Lemma 7.6.1, with the equality replaced by inequality, also applies to submartingales and supermartingales. That is, if {\(Z_n; n ≥ 1\)} is a submartingale, then

\[ \mathsf{E}[Z_n|Z_i,Z_{i-1},...,Z_1] \geq Z_i \quad ; \quad 1\leq i<n \nonumber \]

and if {\(Z_n; n ≥ 1\)} is a supermartingale, then

\[ \mathsf{E}[Z_n|Z_i,Z_{i-1},...,Z_1] \leq Z_i \quad ; \quad 1 \leq i<n \nonumber \]

Equations (7.7.3) and (7.7.4) are verified in the same way as Lemma 7.6.1 (see Exercise 7.18). Similarly, the appropriate generalization of (7.6.13) is that if {\(Z_n; n ≥ 1\)} is a submartingale, then

\[ \mathsf{E}[Z_n] \geq \mathsf{E}[Z_i] \quad ; \quad \text{for all } i, \, 1\leq i <n \nonumber \]

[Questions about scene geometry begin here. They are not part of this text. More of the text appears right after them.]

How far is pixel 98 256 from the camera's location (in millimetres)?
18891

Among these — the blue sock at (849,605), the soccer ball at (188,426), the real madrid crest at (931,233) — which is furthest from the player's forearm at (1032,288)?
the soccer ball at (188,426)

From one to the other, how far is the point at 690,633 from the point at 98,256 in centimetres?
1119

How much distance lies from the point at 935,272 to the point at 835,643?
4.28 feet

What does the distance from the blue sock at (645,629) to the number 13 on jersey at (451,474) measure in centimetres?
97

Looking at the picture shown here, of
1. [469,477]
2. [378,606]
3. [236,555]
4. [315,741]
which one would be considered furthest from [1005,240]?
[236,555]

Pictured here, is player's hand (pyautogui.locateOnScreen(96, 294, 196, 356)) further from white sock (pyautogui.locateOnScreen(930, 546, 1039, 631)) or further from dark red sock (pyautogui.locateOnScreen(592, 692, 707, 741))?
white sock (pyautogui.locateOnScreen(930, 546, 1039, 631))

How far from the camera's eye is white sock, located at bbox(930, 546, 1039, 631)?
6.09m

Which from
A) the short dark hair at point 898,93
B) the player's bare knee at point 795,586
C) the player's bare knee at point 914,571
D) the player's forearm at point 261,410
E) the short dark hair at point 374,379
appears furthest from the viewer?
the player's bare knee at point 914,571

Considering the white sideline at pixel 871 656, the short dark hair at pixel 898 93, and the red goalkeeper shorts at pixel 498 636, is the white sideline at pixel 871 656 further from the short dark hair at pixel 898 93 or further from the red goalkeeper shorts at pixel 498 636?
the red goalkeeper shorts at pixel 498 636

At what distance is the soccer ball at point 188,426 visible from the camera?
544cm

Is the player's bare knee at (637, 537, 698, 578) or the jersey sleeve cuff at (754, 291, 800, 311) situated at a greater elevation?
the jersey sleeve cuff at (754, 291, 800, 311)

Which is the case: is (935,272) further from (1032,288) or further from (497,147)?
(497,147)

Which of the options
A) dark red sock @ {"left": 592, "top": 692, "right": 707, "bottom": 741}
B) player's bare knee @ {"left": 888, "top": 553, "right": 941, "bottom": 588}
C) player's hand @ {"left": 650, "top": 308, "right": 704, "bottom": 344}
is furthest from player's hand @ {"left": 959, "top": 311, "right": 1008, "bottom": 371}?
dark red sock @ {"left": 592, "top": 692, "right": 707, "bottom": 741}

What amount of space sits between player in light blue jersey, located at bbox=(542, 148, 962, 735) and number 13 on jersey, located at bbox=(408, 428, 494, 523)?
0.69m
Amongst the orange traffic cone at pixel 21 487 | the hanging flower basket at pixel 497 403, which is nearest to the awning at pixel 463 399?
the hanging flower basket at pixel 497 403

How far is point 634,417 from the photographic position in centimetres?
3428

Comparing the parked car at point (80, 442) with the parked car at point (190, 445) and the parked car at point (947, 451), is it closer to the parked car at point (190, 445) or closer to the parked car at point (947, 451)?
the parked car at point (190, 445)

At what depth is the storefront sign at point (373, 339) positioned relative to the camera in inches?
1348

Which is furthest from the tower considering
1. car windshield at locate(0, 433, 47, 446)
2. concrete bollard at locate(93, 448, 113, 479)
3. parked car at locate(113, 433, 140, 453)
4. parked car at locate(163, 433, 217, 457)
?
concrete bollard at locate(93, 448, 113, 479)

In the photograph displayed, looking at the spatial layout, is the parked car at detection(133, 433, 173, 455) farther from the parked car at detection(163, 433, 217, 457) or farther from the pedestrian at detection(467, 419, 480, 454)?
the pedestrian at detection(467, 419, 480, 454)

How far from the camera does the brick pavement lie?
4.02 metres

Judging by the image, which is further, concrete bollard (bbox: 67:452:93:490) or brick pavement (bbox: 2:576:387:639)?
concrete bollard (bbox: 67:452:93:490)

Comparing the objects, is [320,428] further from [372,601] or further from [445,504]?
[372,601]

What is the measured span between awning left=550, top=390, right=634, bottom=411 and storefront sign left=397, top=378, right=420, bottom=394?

and if {\(Z_n; n ≥ 1\)} is a supermartingale, then

\[ \mathsf{E}[Z_n] \leq \mathsf{E}[Z_i] \quad ; \quad \text{for all } i, \, 1 \leq i<n \nonumber \]

A random walk {\(S_n; n ≥ 1\)} with \(S_n = X_1 +... + X_n\) is a submartingale, martingale, or supermartingale respectively for \(\overline{X} ≥ 0, \overline{X} = 0\), or \(\overline{X} ≤ 0\). Also, if \(X\) has a semi-invariant moment generating function \(\gamma (r)\) for some given \(r\), and if \(Z_n\) is defined as \(Z_n = \exp (rS_n)\), then the process {\(Z_n; n ≥ 1\)} is a submartingale, martingale, or supermartingale respectively for \(\gamma \ref{r} ≥ 0,\, \gamma \ref{r} = 0\), or \( \gamma \ref{r} ≤ 0\). The next example gives an important way in which martingales and submartingales are related.

Example 7.7.1 (Convex functions of martingales) Figure 7.11 illustrates the graph of a convex function \(h\) of a real variable \(x\). A function \(h\) of a real variable is defined to be convex if, for each point \(x_1\), there is a real number \(c\) with the property that \(h(x_1) + c(x − x_1) ≤ h(x)\) for all \(x\)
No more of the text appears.